### Kutipan Sumber
┌──

Dari ribuan harapan yang ditorehkan masyarakat berdasar kegiatan Pohon Janji yang dilakukan Koalisi Media untuk Pemilu Bebas dan Adil, terlihat betapa berat beban politisi. Politisi dituntut bekerja 24 jam sehari semalam, terutama untuk memenuhi kebutuhan primer konstituen. Dalam kondisi krisis multidimensional, masyarakat kian waras berpolitik. Sejumlah pakar menyebutnya sebagai sindrom ratu-adilisme, namun penulis percaya, tingginya harapan lebih merupakan implikasi keterbukaan politik. Fenomena ratu-adilisme hanya lahir dalam masyarakat tertutup, feodal, dan mistis. Peserta pemilu yang memainkan simbol-simbol Satria Piningit hanya akan memunculkan kekecewaan baru, di tengah meningkatnya kecerdasan masyarakat dalam memaknai peristiwa politik.

└──

### Latihan 1
Konversikan baris-baris catatan di antara baris yang memuat "Retail shelf audit: identify every instance of suvs" dan baris yang memuat "[285,217,326,340]", kedua ujung termasuk, menjadi tabel Markdown berkolom "Nomor" dan "Baris", tanpa baris kosong.

### Catatan Latihan
┌──

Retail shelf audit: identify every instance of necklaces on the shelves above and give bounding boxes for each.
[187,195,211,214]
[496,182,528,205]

└──
┌──

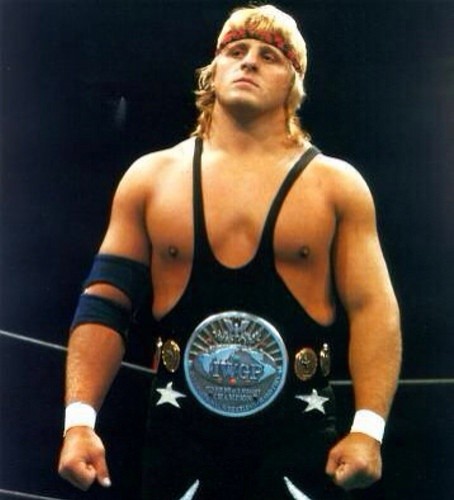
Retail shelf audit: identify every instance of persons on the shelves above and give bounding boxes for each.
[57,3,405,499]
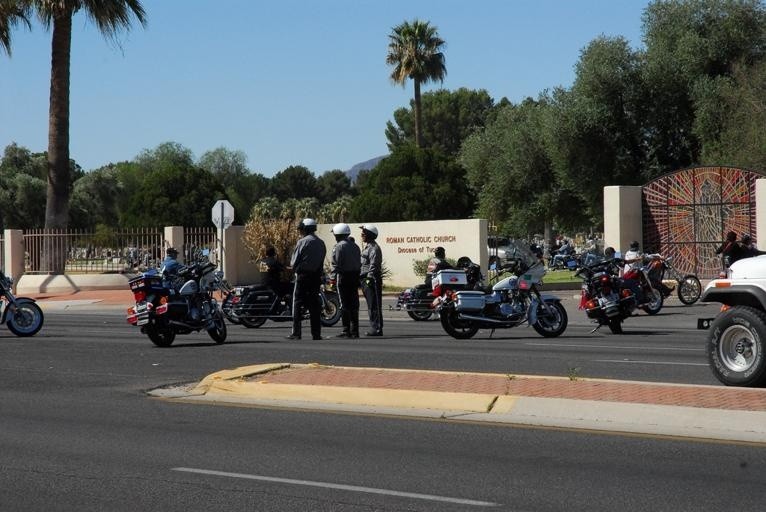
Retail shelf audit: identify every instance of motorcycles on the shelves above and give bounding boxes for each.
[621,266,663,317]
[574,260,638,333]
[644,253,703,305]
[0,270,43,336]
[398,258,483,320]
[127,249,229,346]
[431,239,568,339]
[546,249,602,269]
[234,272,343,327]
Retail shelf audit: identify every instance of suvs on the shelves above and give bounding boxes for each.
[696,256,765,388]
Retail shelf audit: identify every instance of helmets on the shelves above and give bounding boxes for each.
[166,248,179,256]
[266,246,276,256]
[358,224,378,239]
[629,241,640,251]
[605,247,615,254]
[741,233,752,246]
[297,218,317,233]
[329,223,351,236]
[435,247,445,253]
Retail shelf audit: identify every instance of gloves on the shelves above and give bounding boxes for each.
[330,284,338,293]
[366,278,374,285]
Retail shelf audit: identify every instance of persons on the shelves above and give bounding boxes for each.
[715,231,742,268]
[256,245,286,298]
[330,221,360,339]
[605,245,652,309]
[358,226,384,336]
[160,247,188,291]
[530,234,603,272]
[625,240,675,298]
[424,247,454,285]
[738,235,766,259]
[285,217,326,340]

└──

### Latihan 2
Menurut kutipan sumber, dalam masyarakat seperti apa fenomena ratu-adilisme hanya lahir?

### Pembahasan Lengkap 1
| Nomor | Baris |
|---|---|
| 1 | Retail shelf audit: identify every instance of suvs on the shelves above and give bounding boxes for each. |
| 2 | [696,256,765,388] |
| 3 | Retail shelf audit: identify every instance of helmets on the shelves above and give bounding boxes for each. |
| 4 | [166,248,179,256] |
| 5 | [266,246,276,256] |
| 6 | [358,224,378,239] |
| 7 | [629,241,640,251] |
| 8 | [605,247,615,254] |
| 9 | [741,233,752,246] |
| 10 | [297,218,317,233] |
| 11 | [329,223,351,236] |
| 12 | [435,247,445,253] |
| 13 | Retail shelf audit: identify every instance of gloves on the shelves above and give bounding boxes for each. |
| 14 | [330,284,338,293] |
| 15 | [366,278,374,285] |
| 16 | Retail shelf audit: identify every instance of persons on the shelves above and give bounding boxes for each. |
| 17 | [715,231,742,268] |
| 18 | [256,245,286,298] |
| 19 | [330,221,360,339] |
| 20 | [605,245,652,309] |
| 21 | [358,226,384,336] |
| 22 | [160,247,188,291] |
| 23 | [530,234,603,272] |
| 24 | [625,240,675,298] |
| 25 | [424,247,454,285] |
| 26 | [738,235,766,259] |
| 27 | [285,217,326,340] |

### Pembahasan Lengkap 2
Dalam masyarakat tertutup, feodal, dan mistis.